Quintana, a left-handed starter, threw a short bullpen session in South Bend on Friday, which was designed as a final tune up.
"I think the plan was just to get him a short stint and see what that looked like," Ross said. "Let him kind of air it out for a short amount of time and see how that played and how it felt for him. All the feedback was good.
"He's ready to go and we're going to find the right spot for him and communicate it, depending on who else is healthy and ready to go as well."
The next opening in the Cubs' rotation is Tuesday at Detroit. Quintana is a candidate to start that game, but so is Tyler Chatwood, who threw in the bullpen Saturday as he recovers from a back injury. Ross offered two more candidates to start in Detroit, Adbert Alzolay and Colin Rea. Alzolay gave up 2 hits and 1 run in 5 innings on Wednesday against St. Louis.
Ross acknowledged that having Quintana start in the bullpen is another possibility. Quintana sliced his finger in a kitchen accident just before summer training began and the injury required microsurgery.
"We've had conversations with Q on how we want to build him back into the team and that (relief) is an option," Ross said.
Speaking of pitching, Ross served as Jon Lester's personal catcher for several years with both the Cubs and Red Sox, so he had some thoughts on Lester allowing 6 home runs in his last two starts, including four by the White Sox on Friday.

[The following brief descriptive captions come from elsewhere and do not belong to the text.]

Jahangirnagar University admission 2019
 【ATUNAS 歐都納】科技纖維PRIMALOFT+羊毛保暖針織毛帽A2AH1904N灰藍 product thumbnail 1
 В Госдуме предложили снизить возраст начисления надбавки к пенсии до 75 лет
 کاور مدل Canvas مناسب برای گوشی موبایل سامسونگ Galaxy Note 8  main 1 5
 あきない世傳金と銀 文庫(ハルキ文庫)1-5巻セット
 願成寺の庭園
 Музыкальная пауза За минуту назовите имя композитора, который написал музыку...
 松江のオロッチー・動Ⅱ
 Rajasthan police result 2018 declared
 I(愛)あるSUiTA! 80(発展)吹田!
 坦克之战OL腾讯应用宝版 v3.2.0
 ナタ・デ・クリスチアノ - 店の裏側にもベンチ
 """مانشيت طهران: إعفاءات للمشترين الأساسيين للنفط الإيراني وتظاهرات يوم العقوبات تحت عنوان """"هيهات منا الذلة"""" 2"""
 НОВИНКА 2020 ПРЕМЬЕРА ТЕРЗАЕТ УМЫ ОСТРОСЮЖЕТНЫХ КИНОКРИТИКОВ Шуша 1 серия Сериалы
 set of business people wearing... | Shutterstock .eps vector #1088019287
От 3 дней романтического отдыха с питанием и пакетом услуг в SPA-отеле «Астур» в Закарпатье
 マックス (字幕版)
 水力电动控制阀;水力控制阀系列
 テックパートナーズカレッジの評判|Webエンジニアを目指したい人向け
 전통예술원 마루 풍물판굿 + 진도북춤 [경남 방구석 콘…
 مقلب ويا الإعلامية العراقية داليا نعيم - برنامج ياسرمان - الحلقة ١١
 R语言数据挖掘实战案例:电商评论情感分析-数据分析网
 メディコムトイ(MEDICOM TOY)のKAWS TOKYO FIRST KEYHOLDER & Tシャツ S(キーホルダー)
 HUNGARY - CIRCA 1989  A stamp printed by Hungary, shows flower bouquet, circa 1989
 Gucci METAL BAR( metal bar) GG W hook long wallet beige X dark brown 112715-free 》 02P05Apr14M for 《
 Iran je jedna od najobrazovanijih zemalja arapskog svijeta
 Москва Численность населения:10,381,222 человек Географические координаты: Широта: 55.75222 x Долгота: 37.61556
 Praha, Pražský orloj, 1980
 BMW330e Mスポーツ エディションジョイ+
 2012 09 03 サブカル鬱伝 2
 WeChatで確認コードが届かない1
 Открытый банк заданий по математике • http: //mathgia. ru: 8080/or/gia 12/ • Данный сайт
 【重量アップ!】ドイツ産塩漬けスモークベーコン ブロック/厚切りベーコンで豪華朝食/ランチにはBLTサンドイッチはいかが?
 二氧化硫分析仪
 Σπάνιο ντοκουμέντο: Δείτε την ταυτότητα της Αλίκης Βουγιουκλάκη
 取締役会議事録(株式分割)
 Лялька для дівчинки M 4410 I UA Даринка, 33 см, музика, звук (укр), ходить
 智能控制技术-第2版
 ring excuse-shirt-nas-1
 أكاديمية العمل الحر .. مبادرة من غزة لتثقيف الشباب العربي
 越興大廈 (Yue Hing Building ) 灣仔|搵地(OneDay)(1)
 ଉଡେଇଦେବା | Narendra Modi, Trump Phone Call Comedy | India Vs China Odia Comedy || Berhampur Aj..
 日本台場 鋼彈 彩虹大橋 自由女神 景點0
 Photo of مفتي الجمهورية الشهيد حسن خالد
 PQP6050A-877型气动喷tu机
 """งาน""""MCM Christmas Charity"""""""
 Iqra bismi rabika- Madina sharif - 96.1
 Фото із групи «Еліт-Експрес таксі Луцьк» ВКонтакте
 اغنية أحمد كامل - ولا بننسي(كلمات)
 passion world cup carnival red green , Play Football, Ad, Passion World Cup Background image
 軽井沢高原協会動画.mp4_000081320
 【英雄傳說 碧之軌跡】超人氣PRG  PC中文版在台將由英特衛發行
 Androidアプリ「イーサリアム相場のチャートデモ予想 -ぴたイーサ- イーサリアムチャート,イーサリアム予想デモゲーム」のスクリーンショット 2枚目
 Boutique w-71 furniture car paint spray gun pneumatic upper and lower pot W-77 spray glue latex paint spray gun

"When he gives up home runs, I feel like usually the ball is coming out a little bit flat," Ross said. "Watching a couple replays last night on the home runs, balls were up in the zone. He doesn't have the velocity anymore that's going to get away with mistakes up. He's always been a guy, actually, when he was throwing hard, hitters see the ball really good when he gets up in the zone.
"He's usually a guy that gets good angle on the cutter when he's right, the breaking ball is getting swing-and-miss underneath, the changeup's come into play a lot better this year. Last night for me was just not really establishing who he was and what he wanted to do with the baseball. I thought he trying to feel his way through it."